(Collected data entries)
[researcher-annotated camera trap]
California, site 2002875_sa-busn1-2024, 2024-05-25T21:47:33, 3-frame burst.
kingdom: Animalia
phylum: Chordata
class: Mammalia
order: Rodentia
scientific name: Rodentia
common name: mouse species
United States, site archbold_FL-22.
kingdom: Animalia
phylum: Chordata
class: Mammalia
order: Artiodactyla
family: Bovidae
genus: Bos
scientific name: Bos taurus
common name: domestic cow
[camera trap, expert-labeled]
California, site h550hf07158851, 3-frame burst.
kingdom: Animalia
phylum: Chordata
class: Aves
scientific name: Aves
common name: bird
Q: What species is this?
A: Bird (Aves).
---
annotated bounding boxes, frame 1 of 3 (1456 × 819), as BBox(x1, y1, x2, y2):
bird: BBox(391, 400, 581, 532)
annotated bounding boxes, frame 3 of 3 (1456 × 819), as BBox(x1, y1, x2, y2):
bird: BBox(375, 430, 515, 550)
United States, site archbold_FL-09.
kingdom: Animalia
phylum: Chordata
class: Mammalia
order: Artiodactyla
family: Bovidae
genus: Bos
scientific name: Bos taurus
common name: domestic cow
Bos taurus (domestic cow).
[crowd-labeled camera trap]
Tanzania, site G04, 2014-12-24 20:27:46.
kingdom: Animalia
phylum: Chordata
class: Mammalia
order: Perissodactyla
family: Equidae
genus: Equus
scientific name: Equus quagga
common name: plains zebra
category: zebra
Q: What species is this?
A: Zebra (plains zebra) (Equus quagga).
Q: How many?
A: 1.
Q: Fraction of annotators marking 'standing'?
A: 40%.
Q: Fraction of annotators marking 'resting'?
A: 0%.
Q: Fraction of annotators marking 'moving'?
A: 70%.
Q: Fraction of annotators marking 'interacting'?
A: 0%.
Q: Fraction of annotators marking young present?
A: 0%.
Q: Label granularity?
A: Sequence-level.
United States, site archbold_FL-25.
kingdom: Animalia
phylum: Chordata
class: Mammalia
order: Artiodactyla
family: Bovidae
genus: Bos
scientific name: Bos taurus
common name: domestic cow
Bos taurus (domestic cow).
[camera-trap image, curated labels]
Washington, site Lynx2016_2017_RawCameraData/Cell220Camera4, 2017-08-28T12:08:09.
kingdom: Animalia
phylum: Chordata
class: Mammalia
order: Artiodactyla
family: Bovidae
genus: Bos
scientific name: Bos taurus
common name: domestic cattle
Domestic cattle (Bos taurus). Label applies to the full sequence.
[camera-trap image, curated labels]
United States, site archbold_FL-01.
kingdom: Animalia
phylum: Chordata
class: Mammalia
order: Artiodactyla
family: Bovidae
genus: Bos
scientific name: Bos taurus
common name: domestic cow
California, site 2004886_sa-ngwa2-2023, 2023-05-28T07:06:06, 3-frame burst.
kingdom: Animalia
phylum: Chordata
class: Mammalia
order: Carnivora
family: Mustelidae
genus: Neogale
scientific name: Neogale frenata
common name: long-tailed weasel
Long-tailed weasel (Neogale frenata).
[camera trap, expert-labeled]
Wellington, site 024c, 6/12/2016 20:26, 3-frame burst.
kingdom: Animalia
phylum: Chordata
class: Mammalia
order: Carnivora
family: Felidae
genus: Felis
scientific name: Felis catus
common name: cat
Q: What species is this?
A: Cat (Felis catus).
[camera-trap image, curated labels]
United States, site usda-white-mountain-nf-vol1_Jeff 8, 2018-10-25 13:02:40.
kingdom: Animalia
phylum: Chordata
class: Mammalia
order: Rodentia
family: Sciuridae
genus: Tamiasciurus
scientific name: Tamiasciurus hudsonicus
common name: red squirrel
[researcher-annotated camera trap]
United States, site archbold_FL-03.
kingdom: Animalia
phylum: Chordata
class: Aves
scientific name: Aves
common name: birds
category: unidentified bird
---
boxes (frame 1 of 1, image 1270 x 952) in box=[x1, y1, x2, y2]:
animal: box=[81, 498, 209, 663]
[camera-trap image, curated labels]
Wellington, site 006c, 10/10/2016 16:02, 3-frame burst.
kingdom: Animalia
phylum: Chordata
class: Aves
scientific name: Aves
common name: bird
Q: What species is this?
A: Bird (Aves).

Directions for this task: Starting at the top of the records, copy every line exactly.

Solved exercise:
[researcher-annotated camera trap]
California, site 2002875_sa-busn1-2024, 2024-05-25T21:47:33, 3-frame burst.
kingdom: Animalia
phylum: Chordata
class: Mammalia
order: Rodentia
scientific name: Rodentia
common name: mouse species
United States, site archbold_FL-22.
kingdom: Animalia
phylum: Chordata
class: Mammalia
order: Artiodactyla
family: Bovidae
genus: Bos
scientific name: Bos taurus
common name: domestic cow
[camera trap, expert-labeled]
California, site h550hf07158851, 3-frame burst.
kingdom: Animalia
phylum: Chordata
class: Aves
scientific name: Aves
common name: bird
Q: What species is this?
A: Bird (Aves).
---
annotated bounding boxes, frame 1 of 3 (1456 × 819), as BBox(x1, y1, x2, y2):
bird: BBox(391, 400, 581, 532)
annotated bounding boxes, frame 3 of 3 (1456 × 819), as BBox(x1, y1, x2, y2):
bird: BBox(375, 430, 515, 550)
United States, site archbold_FL-09.
kingdom: Animalia
phylum: Chordata
class: Mammalia
order: Artiodactyla
family: Bovidae
genus: Bos
scientific name: Bos taurus
common name: domestic cow
Bos taurus (domestic cow).
[crowd-labeled camera trap]
Tanzania, site G04, 2014-12-24 20:27:46.
kingdom: Animalia
phylum: Chordata
class: Mammalia
order: Perissodactyla
family: Equidae
genus: Equus
scientific name: Equus quagga
common name: plains zebra
category: zebra
Q: What species is this?
A: Zebra (plains zebra) (Equus quagga).
Q: How many?
A: 1.
Q: Fraction of annotators marking 'standing'?
A: 40%.
Q: Fraction of annotators marking 'resting'?
A: 0%.
Q: Fraction of annotators marking 'moving'?
A: 70%.
Q: Fraction of annotators marking 'interacting'?
A: 0%.
Q: Fraction of annotators marking young present?
A: 0%.
Q: Label granularity?
A: Sequence-level.
United States, site archbold_FL-25.
kingdom: Animalia
phylum: Chordata
class: Mammalia
order: Artiodactyla
family: Bovidae
genus: Bos
scientific name: Bos taurus
common name: domestic cow
Bos taurus (domestic cow).
[camera-trap image, curated labels]
Washington, site Lynx2016_2017_RawCameraData/Cell220Camera4, 2017-08-28T12:08:09.
kingdom: Animalia
phylum: Chordata
class: Mammalia
order: Artiodactyla
family: Bovidae
genus: Bos
scientific name: Bos taurus
common name: domestic cattle
Domestic cattle (Bos taurus). Label applies to the full sequence.
[camera-trap image, curated labels]
United States, site archbold_FL-01.
kingdom: Animalia
phylum: Chordata
class: Mammalia
order: Artiodactyla
family: Bovidae
genus: Bos
scientific name: Bos taurus
common name: domestic cow
California, site 2004886_sa-ngwa2-2023, 2023-05-28T07:06:06, 3-frame burst.
kingdom: Animalia
phylum: Chordata
class: Mammalia
order: Carnivora
family: Mustelidae
genus: Neogale
scientific name: Neogale frenata
common name: long-tailed weasel
Long-tailed weasel (Neogale frenata).
[camera trap, expert-labeled]
Wellington, site 024c, 6/12/2016 20:26, 3-frame burst.
kingdom: Animalia
phylum: Chordata
class: Mammalia
order: Carnivora
family: Felidae
genus: Felis
scientific name: Felis catus
common name: cat
Q: What species is this?
A: Cat (Felis catus).
[camera-trap image, curated labels]
United States, site usda-white-mountain-nf-vol1_Jeff 8, 2018-10-25 13:02:40.
kingdom: Animalia
phylum: Chordata
class: Mammalia
order: Rodentia
family: Sciuridae
genus: Tamiasciurus
scientific name: Tamiasciurus hudsonicus
common name: red squirrel
[researcher-annotated camera trap]
United States, site archbold_FL-03.
kingdom: Animalia
phylum: Chordata
class: Aves
scientific name: Aves
common name: birds
category: unidentified bird
---
boxes (frame 1 of 1, image 1270 x 952) in box=[x1, y1, x2, y2]:
animal: box=[81, 498, 209, 663]
[camera-trap image, curated labels]
Wellington, site 006c, 10/10/2016 16:02, 3-frame burst.
kingdom: Animalia
phylum: Chordata
class: Aves
scientific name: Aves
common name: bird
Q: What species is this?
A: Bird (Aves).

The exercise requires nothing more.